A Delaware corporation may opt out of Section 203 either with an express provision in its original certificate of incorporation or in an amendment to its certificate of incorporation or bylaws approved by its stockholders. We have not opted out of Section 203. As a result, Section 203 could prohibit or delay mergers or other takeover or change in control transactions, and as a result, may discourage attempts to pursue these transactions.
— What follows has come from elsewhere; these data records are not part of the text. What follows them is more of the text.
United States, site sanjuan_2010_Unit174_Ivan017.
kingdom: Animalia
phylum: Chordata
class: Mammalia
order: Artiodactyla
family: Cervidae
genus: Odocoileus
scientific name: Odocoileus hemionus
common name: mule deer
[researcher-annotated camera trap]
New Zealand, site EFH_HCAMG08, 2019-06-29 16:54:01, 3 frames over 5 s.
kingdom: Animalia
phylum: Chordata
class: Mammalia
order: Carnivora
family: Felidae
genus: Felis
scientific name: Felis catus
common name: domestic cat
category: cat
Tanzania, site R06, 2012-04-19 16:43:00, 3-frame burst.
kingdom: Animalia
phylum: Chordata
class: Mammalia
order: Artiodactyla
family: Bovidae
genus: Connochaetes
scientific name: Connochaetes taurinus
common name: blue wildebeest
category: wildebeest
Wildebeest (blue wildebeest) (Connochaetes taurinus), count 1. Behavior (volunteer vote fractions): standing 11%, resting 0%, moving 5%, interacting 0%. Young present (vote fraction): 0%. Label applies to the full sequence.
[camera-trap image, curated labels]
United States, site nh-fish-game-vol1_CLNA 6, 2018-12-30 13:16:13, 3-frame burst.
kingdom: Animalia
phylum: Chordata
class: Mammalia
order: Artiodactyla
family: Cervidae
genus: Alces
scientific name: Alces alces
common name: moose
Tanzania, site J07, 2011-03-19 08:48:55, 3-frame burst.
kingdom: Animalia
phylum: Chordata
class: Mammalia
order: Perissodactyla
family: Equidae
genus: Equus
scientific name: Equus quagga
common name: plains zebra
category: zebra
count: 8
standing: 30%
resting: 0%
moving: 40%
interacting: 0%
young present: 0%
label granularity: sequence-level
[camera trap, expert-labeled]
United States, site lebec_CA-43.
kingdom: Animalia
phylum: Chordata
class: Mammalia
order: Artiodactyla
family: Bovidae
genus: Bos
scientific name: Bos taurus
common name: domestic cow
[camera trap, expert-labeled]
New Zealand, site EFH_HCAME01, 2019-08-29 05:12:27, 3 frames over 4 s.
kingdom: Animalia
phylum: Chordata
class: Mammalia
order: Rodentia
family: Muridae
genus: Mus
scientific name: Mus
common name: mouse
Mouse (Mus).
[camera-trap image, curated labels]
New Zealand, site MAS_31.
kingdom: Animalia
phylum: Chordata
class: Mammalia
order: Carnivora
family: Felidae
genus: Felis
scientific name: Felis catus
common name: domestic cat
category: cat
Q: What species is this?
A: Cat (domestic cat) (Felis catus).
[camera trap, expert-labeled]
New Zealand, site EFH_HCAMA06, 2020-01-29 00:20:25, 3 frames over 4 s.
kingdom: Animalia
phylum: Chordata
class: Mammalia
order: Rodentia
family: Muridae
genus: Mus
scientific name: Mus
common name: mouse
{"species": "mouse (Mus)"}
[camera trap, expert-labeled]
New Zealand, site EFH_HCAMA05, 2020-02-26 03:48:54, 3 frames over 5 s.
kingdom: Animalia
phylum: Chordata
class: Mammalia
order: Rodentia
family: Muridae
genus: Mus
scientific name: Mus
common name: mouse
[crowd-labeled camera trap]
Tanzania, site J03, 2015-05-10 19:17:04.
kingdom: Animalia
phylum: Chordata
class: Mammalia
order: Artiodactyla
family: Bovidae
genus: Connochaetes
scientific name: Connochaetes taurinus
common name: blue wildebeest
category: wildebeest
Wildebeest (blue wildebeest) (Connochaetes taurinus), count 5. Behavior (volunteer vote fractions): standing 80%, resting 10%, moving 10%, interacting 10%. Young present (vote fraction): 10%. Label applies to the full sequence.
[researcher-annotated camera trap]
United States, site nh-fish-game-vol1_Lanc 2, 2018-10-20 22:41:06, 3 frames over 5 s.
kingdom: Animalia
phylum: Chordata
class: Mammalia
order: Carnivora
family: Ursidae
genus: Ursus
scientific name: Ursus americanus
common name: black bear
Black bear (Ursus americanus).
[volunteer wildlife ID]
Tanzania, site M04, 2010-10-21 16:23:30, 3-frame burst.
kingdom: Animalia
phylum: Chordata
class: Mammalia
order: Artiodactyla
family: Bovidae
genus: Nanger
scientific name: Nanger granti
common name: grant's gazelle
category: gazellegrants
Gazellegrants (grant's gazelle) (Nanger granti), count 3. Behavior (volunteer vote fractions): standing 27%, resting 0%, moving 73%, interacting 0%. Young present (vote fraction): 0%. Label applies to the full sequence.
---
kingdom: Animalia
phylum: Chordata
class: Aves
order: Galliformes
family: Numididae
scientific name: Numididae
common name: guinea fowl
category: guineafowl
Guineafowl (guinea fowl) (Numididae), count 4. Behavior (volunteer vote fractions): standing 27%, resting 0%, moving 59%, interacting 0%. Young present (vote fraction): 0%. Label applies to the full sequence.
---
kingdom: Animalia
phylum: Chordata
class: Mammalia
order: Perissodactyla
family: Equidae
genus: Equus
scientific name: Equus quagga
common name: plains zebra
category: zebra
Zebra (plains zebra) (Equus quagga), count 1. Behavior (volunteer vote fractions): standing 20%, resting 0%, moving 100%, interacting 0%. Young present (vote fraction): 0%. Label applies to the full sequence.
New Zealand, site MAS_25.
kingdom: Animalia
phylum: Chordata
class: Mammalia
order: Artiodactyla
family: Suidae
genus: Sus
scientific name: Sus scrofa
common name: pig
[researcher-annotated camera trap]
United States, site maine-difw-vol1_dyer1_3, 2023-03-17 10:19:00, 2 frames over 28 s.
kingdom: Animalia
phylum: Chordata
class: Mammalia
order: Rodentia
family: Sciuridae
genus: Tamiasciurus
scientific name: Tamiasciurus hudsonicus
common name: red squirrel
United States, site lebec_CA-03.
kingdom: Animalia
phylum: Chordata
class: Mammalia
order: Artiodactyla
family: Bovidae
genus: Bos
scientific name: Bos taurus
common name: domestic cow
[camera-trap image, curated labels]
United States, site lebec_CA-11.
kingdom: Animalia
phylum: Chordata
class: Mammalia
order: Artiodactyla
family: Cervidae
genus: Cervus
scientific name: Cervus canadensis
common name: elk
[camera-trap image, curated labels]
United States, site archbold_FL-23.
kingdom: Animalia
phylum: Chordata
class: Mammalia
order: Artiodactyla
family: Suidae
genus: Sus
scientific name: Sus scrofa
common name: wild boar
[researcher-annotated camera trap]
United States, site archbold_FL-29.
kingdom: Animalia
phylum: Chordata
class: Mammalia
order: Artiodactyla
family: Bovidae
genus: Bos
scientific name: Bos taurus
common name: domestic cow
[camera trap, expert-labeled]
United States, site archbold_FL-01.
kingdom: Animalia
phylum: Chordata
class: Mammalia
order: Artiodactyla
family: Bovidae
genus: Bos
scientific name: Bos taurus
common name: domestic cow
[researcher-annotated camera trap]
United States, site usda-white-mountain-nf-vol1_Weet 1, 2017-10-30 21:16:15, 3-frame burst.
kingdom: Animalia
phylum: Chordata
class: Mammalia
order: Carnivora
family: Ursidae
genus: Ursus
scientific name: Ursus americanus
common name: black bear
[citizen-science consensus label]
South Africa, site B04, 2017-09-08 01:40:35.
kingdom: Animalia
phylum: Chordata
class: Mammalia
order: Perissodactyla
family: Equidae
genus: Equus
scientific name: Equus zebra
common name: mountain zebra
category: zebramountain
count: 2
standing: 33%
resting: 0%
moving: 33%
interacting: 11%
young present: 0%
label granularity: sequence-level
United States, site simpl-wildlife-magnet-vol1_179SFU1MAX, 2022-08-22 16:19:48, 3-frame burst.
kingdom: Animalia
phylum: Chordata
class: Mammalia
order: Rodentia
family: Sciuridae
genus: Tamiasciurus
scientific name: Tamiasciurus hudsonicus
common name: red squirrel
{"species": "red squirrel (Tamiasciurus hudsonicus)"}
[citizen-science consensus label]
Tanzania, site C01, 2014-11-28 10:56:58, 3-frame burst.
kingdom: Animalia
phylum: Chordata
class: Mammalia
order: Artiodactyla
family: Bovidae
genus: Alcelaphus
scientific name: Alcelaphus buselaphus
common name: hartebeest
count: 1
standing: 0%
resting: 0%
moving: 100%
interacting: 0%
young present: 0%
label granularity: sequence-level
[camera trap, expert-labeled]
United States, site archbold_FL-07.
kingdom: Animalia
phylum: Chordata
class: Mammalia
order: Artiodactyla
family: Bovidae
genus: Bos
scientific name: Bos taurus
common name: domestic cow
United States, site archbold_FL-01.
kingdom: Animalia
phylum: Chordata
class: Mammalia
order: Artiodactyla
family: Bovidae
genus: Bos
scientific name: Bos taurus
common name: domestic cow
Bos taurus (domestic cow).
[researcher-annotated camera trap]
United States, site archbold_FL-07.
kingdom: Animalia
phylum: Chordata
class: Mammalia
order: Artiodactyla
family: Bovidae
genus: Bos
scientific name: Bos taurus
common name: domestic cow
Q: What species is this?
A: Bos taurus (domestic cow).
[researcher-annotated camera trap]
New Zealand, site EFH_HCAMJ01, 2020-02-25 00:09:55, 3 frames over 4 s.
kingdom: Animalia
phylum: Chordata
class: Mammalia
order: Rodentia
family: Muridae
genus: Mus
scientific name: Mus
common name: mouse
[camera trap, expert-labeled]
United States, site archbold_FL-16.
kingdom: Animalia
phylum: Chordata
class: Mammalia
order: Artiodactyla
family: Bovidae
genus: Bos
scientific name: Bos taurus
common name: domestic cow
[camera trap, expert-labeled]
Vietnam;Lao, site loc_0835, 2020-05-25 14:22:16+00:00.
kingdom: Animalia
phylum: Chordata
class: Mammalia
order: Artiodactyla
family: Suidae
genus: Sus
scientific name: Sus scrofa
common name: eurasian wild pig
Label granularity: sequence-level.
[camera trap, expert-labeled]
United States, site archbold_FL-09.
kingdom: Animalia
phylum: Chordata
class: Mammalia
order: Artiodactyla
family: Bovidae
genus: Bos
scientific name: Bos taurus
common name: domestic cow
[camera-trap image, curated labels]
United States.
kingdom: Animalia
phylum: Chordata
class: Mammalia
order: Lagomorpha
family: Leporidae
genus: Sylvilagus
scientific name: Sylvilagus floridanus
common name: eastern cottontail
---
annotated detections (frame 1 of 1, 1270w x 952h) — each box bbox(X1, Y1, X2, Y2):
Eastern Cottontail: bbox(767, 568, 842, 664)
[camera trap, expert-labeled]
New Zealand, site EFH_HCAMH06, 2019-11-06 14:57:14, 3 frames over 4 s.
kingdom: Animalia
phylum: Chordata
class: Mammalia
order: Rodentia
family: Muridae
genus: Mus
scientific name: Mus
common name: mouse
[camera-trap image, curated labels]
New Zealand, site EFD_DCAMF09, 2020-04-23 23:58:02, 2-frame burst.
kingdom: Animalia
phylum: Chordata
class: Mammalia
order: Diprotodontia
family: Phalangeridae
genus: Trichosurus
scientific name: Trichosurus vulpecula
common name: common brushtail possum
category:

Limitation of Liability and Indemnification Matters
Our certificate of incorporation provides that a director of ours will not be liable to us or our stockholders for monetary damages for breach of fiduciary duty as a director, except in certain cases where liability is mandated by the DGCL. Our bylaws also provide for indemnification by us, to the fullest extent permitted by law, of any person made or threatened to be made a party to, or who is involved in, any threatened, pending or completed action, suit or proceeding, whether civil, criminal, administrative or investigative, by reason of the fact that such person is or was our director or officer, or at our request, serves or served as a director or officer of any other enterprise, against all expenses, liabilities, losses and claims actually incurred or suffered by such person in connection with the action, suit or proceeding. Our bylaws also provide that, to the extent authorized from time to time by our board of directors, we may provide indemnification to any one or more employees and other agents of ours to the extent and effect determined by our board of directors to be appropriate and authorized by the DGCL. Our bylaws also permit us to purchase and maintain insurance for the foregoing, and we currently and expect to continue to maintain such insurance. In addition, our bylaws provide that the provisions thereof are not exclusive of other rights to which any person seeking indemnification may be entitled under any agreement, vote of stockholders or disinterested directors or applicable provisions of the DGCL, and we have entered into a contract with each of our directors and officers providing for indemnification of each such person by us to the full extent authorized or permitted by law, subject to certain limited exceptions. Insofar as indemnification for liabilities arising under the Securities Act may be permitted to directors, officers or persons controlling us pursuant to the foregoing provisions, we have been informed that in the opinion of the SEC such indemnification is against public policy as expressed in the Securities Act and is therefore unenforceable.
Our common stock is listed on the Nasdaq Global Select Market and trades under the symbol “CLNE.”
Transfer Agent and Registrar
The transfer agent and registrar for our common stock is Computershare Trust Company, N.A.